- Prompt
From the first line to the last, retype the records exactly and skip the pictures.

──────

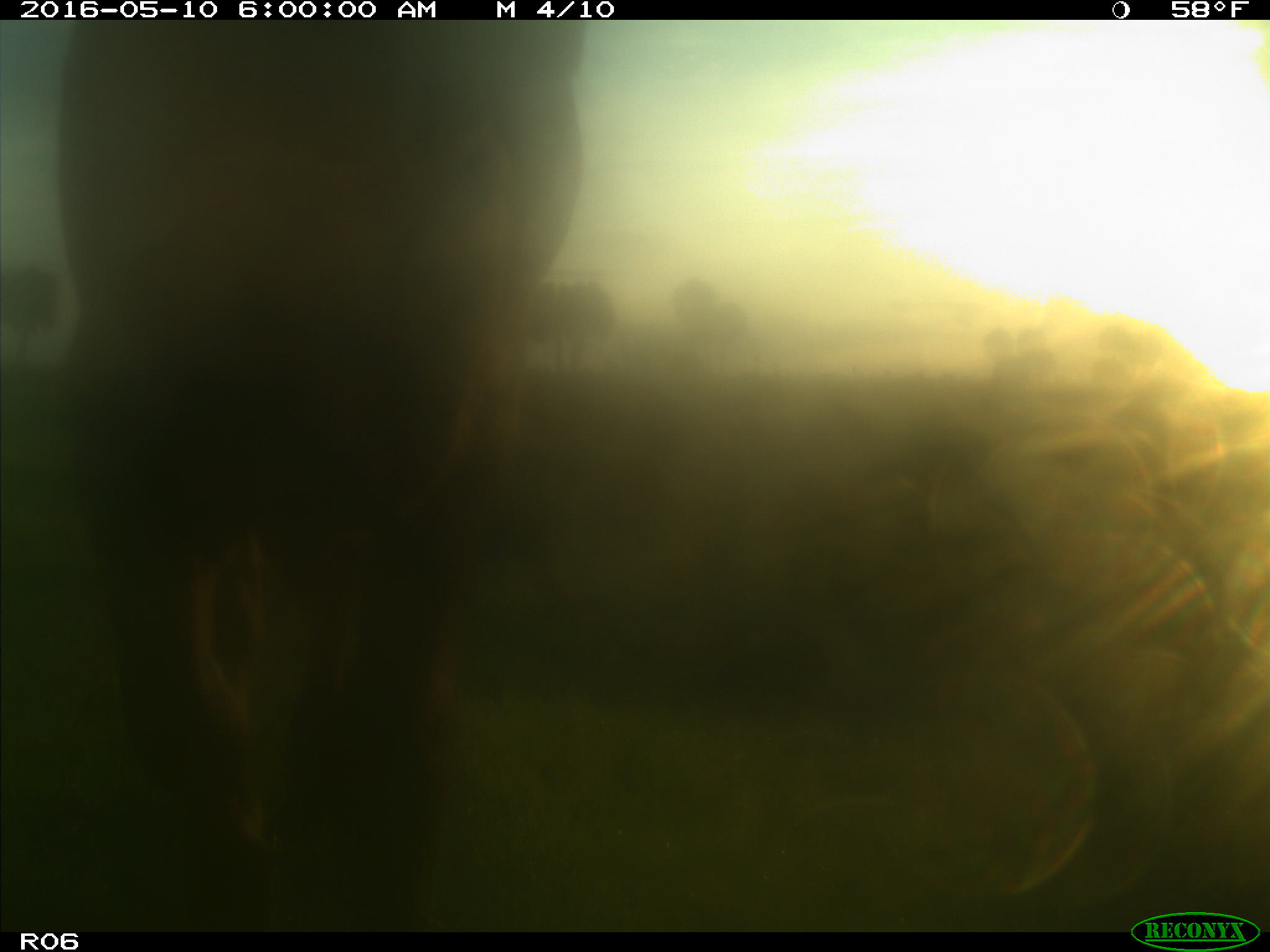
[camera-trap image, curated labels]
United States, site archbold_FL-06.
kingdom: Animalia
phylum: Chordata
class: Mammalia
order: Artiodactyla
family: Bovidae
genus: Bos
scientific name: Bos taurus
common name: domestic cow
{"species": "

──────

- Result for this task
[camera-trap image, curated labels]
United States, site archbold_FL-06.
kingdom: Animalia
phylum: Chordata
class: Mammalia
order: Artiodactyla
family: Bovidae
genus: Bos
scientific name: Bos taurus
common name: domestic cow
{"species": "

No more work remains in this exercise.